**To be done**
Copy the text of the records below word for word, leaving out the pictures.

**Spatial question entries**
►

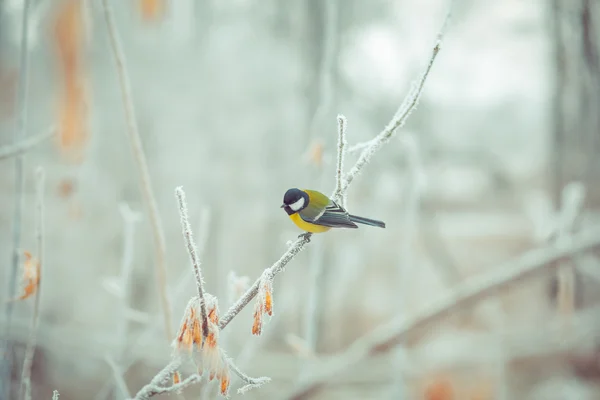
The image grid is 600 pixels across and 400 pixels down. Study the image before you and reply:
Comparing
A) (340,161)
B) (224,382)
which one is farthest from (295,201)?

◄

**Written response**
The image grid is 600 pixels across and 400 pixels down. Study the image before you and reply:
Comparing
A) (340,161)
B) (224,382)
which one is farthest from (295,201)?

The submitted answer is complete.